Whoever pushed that button would also end their own life.

“We looked around and I took a good look at my team. Half Mast. Happenstance. The Baron. Silver Python. Such good, devoted guys. I couldn’t ask one of them to stay and die when I was the leader. Hell, Clone Hitler 43 had just had his first kid, Clone Eva 6B was still on maternity leave from her job at MSNBC. So I told them to get out, to get to Building 7 and finish the job there and I’d stay behind to push the button. I turned command over to Empress Skrizzctx and told them to run.”

After tearful goodbyes, the remaining CIA team left Schram there in the basement of Tower 2, waiting for the radio call from Elvis that the plane holograms had been successfully projected into the skies above Manhattan and that the LSD had been sufficiently seeded from the street-level sprayers. That would be his signal to press the button.

As he waited, Schram pulled out a photo of his wife and children, and called his father to say goodbye.

“Remember, this was 2001,” Schram said, “so cell phones were still roughly the size and weight of a Sherman main battle tank. Remember, you used to have to carry them like a briefcase and there was that big magnetic antenna you had to stick on the roof of your car? Anyway, I called Dad and told him ‘Dad, it’s me, Mike Schram,’ using my full name, which everybody does, right? And I just told him I loved him and he’d been a good dad.”

Soon the call came, however: one minute until detonation. Schram hung up and said a quiet prayer to the God of Israel, and checked his equipment one last time, like a good professional.

That’s when he got the shock of his life.

“I looked down and beside the detonator button was the circuit board, the one that wasn’t working. It was actually the backup board, can you believe it?” he adds. “But I look down and the damn thing was suddenly running again. The little light was on and everything. I was stunned.”

In what he calls a “dreamlike trance,” Schram checked the board with a multimeter and a continuity tester, and it was working.

“To this day I don’t know what happened,” Schram said. “One minute it wasn’t working and the next it was. I’ll never know why God spared me that day. But I just wired the board back into the circuit real quick — all I had to do was re-connect the cap wires to the two ports on the end — and hauled ass.”

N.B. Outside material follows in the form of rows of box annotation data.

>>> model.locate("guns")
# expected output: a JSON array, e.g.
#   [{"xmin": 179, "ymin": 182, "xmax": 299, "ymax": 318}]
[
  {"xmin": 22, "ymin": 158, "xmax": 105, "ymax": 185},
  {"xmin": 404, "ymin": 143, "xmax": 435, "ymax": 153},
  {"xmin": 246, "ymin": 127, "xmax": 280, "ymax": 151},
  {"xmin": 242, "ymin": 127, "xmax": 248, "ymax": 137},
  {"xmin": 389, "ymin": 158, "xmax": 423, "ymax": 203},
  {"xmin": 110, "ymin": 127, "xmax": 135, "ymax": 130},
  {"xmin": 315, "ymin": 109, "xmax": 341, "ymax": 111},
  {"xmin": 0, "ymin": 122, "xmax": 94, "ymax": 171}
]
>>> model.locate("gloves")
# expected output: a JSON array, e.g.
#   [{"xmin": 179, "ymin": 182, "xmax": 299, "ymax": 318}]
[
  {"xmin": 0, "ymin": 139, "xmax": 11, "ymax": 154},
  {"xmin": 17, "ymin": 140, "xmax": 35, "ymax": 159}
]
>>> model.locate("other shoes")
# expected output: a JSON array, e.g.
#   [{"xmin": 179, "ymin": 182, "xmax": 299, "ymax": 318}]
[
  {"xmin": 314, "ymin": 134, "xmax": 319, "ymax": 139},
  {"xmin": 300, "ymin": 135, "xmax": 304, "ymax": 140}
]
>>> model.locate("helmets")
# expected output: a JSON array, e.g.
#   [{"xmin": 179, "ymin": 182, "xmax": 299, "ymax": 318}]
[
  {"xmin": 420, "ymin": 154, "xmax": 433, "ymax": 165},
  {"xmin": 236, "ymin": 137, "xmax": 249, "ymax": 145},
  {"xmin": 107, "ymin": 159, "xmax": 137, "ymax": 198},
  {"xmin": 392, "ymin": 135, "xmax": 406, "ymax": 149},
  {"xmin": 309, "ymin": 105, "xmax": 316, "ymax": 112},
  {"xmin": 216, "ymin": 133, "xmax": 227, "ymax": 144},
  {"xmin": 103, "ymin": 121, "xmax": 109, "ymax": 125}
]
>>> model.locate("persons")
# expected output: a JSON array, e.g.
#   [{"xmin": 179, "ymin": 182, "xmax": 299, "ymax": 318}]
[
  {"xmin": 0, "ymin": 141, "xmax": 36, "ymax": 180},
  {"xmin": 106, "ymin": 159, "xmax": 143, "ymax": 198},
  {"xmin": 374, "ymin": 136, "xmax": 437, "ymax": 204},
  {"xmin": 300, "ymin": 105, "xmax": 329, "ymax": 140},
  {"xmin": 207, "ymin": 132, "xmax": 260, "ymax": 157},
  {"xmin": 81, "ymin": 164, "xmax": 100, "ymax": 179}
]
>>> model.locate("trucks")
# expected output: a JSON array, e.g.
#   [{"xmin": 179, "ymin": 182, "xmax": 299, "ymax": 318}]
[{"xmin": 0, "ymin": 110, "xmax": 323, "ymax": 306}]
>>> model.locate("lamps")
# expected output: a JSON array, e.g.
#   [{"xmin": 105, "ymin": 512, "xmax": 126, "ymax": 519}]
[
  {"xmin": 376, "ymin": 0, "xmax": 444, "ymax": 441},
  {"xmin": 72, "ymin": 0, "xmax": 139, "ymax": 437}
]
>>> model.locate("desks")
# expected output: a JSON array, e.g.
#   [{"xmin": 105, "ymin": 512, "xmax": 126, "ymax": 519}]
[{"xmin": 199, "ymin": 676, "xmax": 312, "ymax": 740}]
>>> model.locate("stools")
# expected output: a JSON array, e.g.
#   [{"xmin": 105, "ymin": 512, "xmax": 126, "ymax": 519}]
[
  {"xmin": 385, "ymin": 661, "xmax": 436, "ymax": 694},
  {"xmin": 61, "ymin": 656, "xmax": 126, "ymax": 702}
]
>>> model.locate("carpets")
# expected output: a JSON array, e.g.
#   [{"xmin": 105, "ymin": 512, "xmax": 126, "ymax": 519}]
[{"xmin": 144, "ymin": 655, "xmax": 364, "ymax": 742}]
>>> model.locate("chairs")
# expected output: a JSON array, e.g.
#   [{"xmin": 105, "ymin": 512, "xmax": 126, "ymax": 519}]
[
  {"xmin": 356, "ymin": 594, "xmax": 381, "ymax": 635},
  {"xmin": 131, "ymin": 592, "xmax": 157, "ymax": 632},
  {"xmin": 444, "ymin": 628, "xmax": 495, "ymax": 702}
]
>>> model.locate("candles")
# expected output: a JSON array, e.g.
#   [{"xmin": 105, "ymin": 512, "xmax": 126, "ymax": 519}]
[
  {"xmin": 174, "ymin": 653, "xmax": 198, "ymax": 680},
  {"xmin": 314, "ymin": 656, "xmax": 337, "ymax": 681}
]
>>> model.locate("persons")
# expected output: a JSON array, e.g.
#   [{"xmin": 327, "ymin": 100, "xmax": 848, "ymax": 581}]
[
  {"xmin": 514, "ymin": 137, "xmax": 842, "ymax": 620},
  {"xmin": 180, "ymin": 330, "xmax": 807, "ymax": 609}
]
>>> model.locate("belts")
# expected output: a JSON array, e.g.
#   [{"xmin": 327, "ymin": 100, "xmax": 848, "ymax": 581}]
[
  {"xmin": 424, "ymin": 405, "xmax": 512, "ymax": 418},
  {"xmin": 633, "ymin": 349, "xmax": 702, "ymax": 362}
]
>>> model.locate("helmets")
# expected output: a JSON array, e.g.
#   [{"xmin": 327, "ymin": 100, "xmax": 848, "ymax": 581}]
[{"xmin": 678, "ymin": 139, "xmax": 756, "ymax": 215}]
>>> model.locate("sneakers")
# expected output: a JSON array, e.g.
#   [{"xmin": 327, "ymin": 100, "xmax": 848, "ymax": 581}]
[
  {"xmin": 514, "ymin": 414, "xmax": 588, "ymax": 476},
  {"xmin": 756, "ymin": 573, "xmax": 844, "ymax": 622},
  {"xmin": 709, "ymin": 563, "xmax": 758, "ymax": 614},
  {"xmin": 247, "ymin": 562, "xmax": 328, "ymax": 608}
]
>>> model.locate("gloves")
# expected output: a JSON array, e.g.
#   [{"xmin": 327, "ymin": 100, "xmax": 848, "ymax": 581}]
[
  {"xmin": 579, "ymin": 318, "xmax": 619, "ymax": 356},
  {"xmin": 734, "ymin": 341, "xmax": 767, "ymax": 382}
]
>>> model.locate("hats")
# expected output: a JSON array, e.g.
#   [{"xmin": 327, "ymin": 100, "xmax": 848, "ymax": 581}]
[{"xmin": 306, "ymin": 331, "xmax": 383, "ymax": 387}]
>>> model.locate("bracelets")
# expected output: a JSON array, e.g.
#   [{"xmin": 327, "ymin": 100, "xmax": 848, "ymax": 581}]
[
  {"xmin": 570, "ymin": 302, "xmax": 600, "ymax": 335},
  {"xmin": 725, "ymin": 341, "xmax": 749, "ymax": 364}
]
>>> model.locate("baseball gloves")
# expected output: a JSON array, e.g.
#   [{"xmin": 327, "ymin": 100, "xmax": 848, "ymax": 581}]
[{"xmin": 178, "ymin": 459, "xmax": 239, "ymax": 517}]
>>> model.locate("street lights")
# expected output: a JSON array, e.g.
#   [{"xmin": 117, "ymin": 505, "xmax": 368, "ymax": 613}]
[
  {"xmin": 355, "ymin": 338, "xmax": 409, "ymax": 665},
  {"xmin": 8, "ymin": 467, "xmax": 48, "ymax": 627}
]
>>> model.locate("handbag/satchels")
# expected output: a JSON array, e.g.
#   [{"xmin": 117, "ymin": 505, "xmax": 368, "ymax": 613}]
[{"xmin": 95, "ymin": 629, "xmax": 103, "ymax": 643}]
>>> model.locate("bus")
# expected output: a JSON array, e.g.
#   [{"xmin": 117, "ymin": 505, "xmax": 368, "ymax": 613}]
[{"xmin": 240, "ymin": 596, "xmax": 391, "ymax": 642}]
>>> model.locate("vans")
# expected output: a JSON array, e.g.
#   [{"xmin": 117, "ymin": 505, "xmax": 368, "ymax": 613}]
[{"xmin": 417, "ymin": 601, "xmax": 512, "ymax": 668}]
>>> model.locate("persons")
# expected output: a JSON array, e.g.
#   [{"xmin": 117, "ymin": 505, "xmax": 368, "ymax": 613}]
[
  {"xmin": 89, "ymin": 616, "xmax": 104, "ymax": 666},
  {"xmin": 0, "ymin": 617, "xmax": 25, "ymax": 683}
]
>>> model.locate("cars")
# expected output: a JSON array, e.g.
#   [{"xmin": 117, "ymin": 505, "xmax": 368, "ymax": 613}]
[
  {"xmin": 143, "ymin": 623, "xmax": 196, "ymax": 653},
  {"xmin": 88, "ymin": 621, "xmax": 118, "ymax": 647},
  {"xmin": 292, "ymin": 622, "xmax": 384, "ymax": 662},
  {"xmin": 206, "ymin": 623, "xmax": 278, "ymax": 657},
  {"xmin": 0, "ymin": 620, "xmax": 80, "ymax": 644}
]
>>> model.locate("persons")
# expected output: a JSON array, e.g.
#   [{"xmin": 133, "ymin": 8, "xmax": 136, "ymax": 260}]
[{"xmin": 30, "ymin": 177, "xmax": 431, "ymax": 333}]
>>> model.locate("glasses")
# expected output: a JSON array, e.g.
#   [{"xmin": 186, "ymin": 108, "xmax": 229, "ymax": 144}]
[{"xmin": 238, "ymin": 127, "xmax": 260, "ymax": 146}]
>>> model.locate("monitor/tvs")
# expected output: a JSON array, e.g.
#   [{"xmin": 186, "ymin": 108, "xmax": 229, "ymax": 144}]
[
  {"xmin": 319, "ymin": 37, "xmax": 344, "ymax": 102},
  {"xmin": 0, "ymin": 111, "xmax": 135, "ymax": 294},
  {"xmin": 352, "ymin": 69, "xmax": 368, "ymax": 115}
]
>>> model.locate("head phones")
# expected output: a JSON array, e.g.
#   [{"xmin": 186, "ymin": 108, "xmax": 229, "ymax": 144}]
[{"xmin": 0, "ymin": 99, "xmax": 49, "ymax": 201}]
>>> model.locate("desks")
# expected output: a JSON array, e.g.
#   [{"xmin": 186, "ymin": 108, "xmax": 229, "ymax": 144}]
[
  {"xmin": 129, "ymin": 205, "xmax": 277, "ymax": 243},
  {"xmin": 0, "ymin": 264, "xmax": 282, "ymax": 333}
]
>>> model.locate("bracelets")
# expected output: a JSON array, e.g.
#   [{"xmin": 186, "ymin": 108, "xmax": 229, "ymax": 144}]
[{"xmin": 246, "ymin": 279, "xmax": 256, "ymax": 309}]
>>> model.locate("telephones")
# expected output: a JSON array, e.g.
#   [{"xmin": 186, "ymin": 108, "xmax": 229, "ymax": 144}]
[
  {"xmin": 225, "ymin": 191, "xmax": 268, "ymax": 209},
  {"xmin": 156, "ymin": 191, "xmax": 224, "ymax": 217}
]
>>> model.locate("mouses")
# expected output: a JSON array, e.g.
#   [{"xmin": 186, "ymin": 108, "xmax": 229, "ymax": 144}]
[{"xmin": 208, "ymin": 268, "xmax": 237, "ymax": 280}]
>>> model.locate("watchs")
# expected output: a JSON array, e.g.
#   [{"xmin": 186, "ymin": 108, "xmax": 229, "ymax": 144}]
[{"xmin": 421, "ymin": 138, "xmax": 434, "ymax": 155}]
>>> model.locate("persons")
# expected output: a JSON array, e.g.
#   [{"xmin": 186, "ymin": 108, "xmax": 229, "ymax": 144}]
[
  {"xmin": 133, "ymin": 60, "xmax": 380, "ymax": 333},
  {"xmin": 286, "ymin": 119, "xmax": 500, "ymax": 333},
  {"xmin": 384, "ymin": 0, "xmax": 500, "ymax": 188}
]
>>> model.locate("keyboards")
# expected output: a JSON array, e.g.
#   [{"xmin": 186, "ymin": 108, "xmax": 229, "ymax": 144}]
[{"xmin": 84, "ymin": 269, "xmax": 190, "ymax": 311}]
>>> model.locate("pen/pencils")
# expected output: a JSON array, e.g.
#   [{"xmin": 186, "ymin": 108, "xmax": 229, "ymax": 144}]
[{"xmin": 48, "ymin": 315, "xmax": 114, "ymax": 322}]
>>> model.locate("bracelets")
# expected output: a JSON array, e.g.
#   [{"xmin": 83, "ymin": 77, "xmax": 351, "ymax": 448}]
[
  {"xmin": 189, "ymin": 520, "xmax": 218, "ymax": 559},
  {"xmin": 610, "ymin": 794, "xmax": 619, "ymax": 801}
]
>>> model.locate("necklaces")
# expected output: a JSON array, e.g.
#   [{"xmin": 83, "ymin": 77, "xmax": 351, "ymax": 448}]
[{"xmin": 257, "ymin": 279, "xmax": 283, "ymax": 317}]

Schram estimates he exited the garage underneath Tower 2 mere seconds before the first wave of explosions hit it. It would be several minutes before the tower fell, but Schram would have been killed in those initial explosions. The circuit board mysteriously returning to full functionality saved his life.

“I jogged over to Building 7 and I thought the team was going to have a heart attack. We cried a little bit, and laughed, and there was a lot of hugging and backslapping.”

Schram wipes a tear out of his eye, remembering the happy reunion.

“Then we remembered: We still have a job to do. So we got back to executing innocent office workers for America.”